В книге рассказывается история главного героя, который сталкивается с различными проблемами и препятствиями на протяжении всего своего путешествия. По пути он встречает множество второстепенных персонажей, которые играют важные роли в истории. Благодаря опыту главного героя книга исследует такие темы, как любовь, потеря, надежда и стойкость. По мере того, как главный герой преодолевает свои трудности, он усваивает ценные уроки жизни и растет как личность.

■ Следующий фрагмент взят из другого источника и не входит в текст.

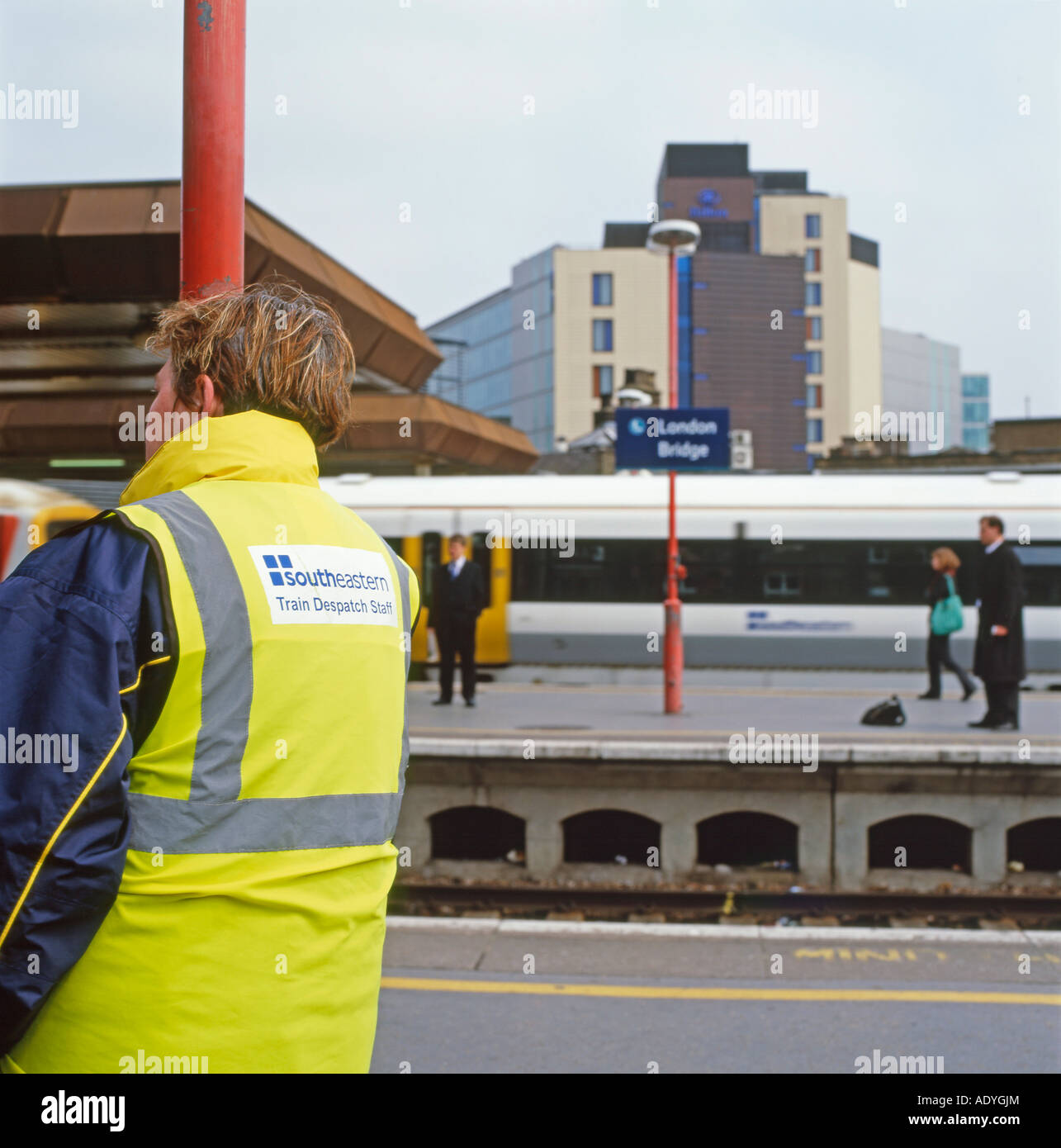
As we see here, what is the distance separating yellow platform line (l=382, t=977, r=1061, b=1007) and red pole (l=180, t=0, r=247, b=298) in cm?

«Заслон» — это роман о борьбе трудящихся Амурской области за установление Советской власти на Дальнем Востоке, о борьбе с интервентами и белогвардейцами. Перед читателем пройдут сочно написанные картины жизни офицерства и генералов, вышвырнутых революцией за кордон, и полная подвигов героическая жизнь первых комсомольцев области, отдавших жизнь за Советы.
Жестокой и кровавой была борьба за Советскую власть, за новую жизнь в Адыгее. Враги революции пытались в своих целях использовать национальные, родовые, бытовые и религиозные особенности адыгейского народа, но им это не удалось. Борьба, которую Нух, Ильяс, Умар и другие адыгейцы ведут за лучшую долю для своего народа, завершается победой благодаря честной и бескорыстной помощи русских. В книге ярко показана дружба бывшего комиссара Максима Перегудова и рядового буденновца адыгейца Ильяса Теучежа.
Автобиографические записки Джеймса Пайка (1834–1837) — одни из самых интересных и читаемых из всего мемуарного наследия участников и очевидцев гражданской войны 1861–1865 гг. в США. Благодаря автору мемуаров — техасскому рейнджеру, разведчику и солдату, которому самые выдающиеся генералы Севера доверяли и секретные миссии, мы имеем прекрасную возможность лучше понять и природу этой войны, а самое главное — характер живших тогда людей.
В 1959 году группа туристов отправилась из Свердловска в поход по горам Северного Урала. Их маршрут труден и не изведан. Решив заночевать на горе 1079, туристы попадают в условия, которые прекращают их последний поход. Поиски долгие и трудные. Находки в горах озадачат всех. Гору не случайно здесь прозвали «Гора Мертвецов». Очень много загадок. Но так ли всё необъяснимо? Автор создаёт документальную реконструкцию гибели туристов, предлагая читателю самому стать участником поисков.
Мемуары де Латюда — незаменимый источник любопытнейших сведений о тюремном быте XVIII столетия. Если, повествуя о своей молодости, де Латюд кое-что утаивал, а кое-что приукрашивал, стараясь выставить себя перед читателями в возможно более выгодном свете, то в рассказе о своих переживаниях в тюрьме он безусловно правдив и искренен, и факты, на которые он указывает, подтверждаются многочисленными документальными данными. В том грозном обвинительном акте, который беспристрастная история составила против французской монархии, запискам де Латюда принадлежит, по праву, далеко не последнее место.